Work instruction — Wherever "vote" appears in the records below, copy the line that holds it.

• • • • •

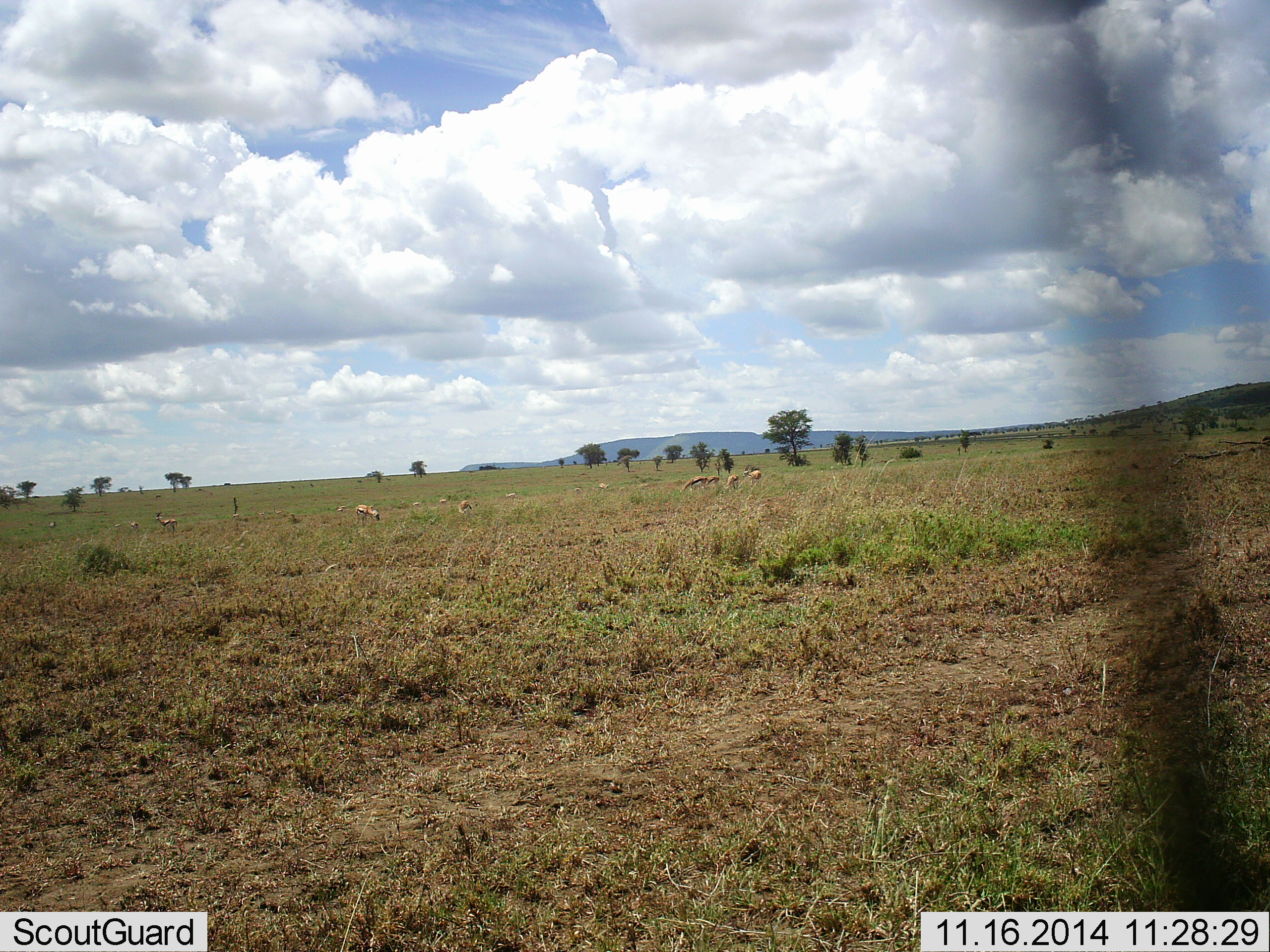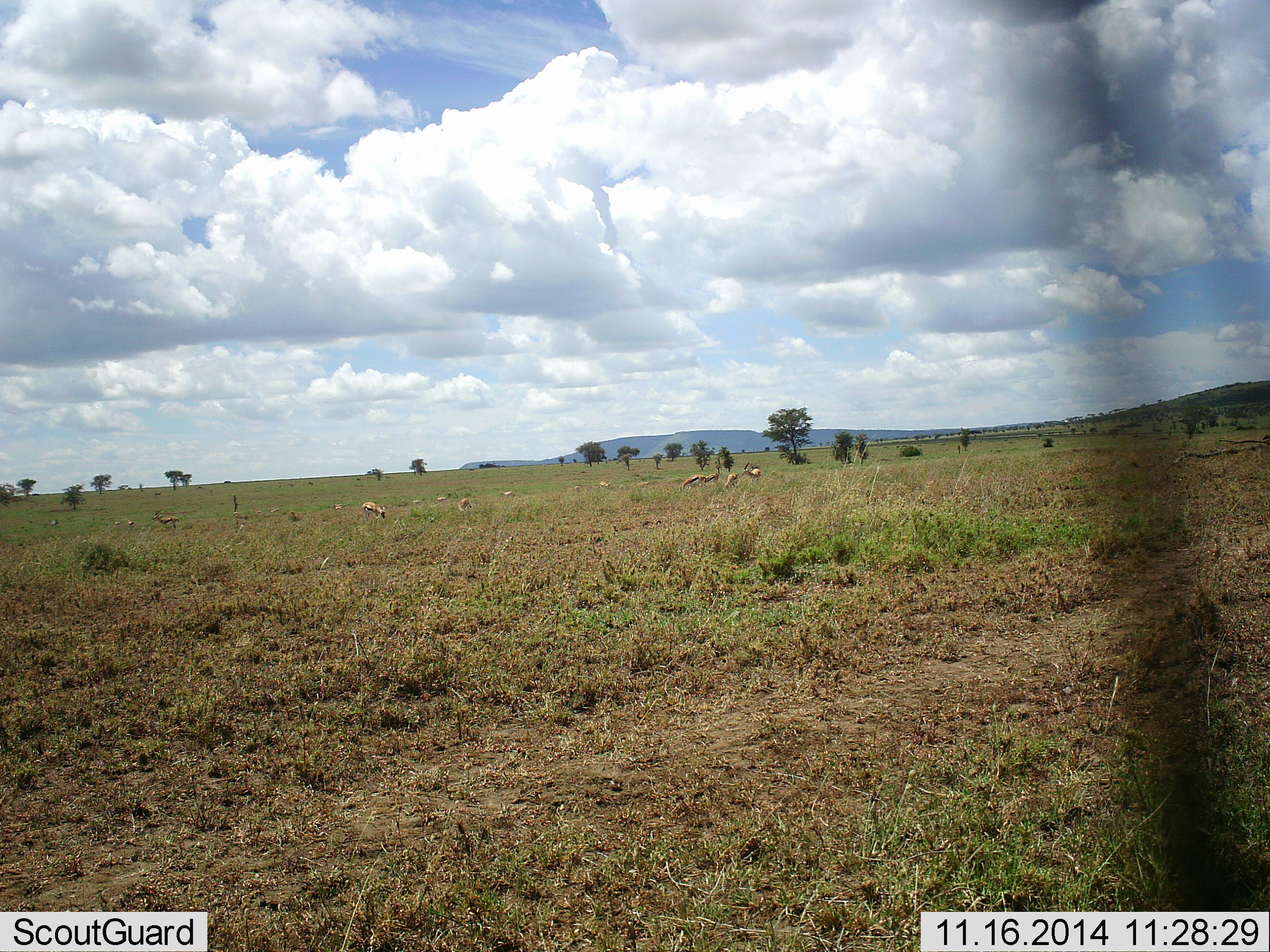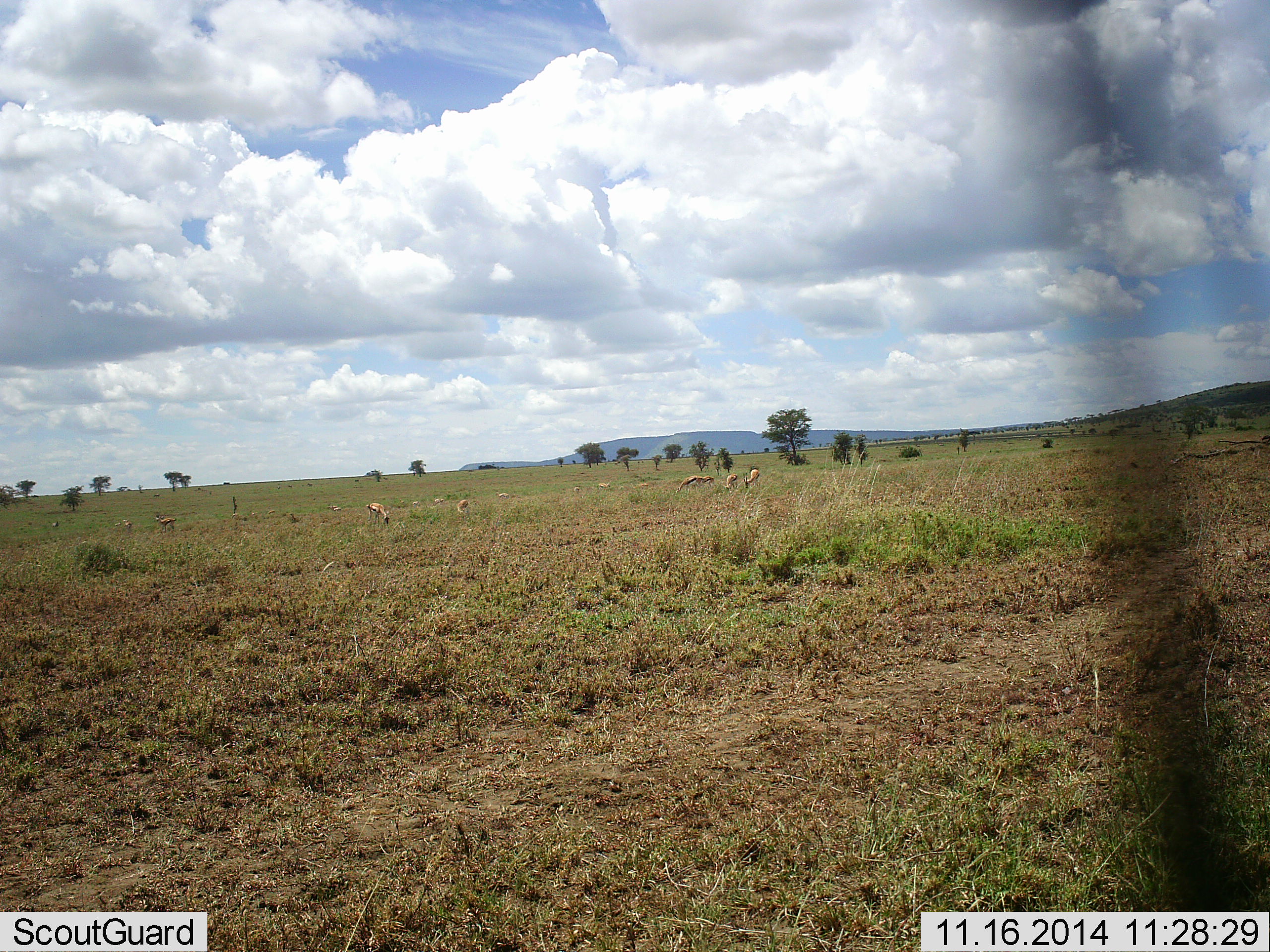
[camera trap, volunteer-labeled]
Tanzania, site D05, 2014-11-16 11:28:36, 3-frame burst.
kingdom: Animalia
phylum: Chordata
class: Mammalia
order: Artiodactyla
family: Bovidae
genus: Eudorcas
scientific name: Eudorcas thomsonii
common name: thomson's gazelle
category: gazellethomsons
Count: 11-50.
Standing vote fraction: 30%.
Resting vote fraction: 0%.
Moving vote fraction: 10%.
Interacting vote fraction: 0%.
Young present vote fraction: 0%.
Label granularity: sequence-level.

• • • • •

Task solution —
Standing vote fraction: 30%.
Resting vote fraction: 0%.
Moving vote fraction: 10%.
Interacting vote fraction: 0%.
Young present vote fraction: 0%.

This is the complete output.